Using dataset for 18 SSA countries, it was found that education and health are good determinants of inclusive growth. This however, appears to be more significantly pronounced when the interaction is between health expenditure and natural resource rent. Results of the simulation exercise show that SSA would have had a potential GDP per capita growth of about 3.1 %. It was also established that countries with relative higher GDP per capita (for instance, South Africa and Cote d’Ivoire) tend not to benefit from the additional increase in government expenditure on health.

The policy relevance of this study suggests that in an attempt to enhance inclusive growth, it is imperative for government to increase expenditure on education and health. This being the case, the productivity level of the country would increase, investment would be on the rise, and employment generation would soar, which thus increases tax-based revenue of the government. Hence, an attempt to increase government’s investment in these sectors would further generate additional revenue for the government.

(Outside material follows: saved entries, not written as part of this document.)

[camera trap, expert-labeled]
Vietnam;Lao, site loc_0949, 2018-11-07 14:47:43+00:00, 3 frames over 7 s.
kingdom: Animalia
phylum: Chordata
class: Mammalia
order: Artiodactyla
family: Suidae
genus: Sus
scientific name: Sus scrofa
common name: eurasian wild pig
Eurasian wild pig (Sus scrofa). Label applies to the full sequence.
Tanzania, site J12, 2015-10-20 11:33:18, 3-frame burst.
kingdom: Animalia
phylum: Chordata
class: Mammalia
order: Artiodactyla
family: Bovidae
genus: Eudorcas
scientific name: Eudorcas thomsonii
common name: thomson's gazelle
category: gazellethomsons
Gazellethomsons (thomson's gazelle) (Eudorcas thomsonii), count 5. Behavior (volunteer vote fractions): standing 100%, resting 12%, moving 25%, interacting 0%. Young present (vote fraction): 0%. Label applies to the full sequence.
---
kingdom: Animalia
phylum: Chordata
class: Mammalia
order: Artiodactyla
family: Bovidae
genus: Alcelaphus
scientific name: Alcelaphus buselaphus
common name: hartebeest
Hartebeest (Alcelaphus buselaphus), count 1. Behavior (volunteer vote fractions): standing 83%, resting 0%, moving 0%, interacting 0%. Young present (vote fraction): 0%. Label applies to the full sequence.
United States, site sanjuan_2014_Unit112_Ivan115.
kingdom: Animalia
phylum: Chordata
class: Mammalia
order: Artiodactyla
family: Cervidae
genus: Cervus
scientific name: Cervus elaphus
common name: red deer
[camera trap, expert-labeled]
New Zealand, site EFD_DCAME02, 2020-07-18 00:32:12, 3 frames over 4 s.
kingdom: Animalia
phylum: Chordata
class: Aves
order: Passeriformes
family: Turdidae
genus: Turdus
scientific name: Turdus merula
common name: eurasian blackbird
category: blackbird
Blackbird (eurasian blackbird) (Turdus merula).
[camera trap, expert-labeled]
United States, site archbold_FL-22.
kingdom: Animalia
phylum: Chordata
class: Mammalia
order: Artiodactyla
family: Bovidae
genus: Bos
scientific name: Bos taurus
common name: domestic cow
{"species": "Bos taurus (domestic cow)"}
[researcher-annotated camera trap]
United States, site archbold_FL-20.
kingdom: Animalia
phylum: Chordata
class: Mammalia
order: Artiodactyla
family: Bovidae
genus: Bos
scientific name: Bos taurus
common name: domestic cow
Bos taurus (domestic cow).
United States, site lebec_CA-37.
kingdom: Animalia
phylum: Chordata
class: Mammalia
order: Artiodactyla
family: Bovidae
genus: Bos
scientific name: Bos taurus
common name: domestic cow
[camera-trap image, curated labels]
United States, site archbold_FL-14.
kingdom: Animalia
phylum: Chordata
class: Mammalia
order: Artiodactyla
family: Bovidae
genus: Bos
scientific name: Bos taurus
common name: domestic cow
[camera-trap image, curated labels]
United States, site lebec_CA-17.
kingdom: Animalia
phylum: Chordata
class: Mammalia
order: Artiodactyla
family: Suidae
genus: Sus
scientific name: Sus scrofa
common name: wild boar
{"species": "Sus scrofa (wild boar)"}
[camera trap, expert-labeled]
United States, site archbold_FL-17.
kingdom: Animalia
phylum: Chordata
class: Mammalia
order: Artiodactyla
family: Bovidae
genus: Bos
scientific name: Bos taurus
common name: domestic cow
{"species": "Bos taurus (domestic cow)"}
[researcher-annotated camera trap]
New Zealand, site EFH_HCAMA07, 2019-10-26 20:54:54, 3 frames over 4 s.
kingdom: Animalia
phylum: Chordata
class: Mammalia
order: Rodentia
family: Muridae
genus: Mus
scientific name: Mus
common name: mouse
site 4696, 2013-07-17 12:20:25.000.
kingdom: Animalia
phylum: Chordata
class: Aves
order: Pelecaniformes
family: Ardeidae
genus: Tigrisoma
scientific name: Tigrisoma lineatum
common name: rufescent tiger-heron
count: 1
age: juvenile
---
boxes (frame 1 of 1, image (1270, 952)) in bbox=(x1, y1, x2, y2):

It can be stated that the effect of increase in government expenditure is a vicious cycle. Hence, it is important for government to focus on improving her expenditure on health.

This study was unable to provide explanation for the reason why countries with relative higher GDP per capita tend not to benefit from increasing government expenditure. Based on this, an interesting area where future research can beam the search light on is the level of income at which increase in government expenditure ion education and health would ensure growth and development. By this, it is implied that future studies should verify the existence of a threshold effect (if any) between government expenditures and national income level. Lastly, a very promising area future studies should focus their beam light on is the time lag between “cause” and “effect” of natural resource rent on inclusive growth.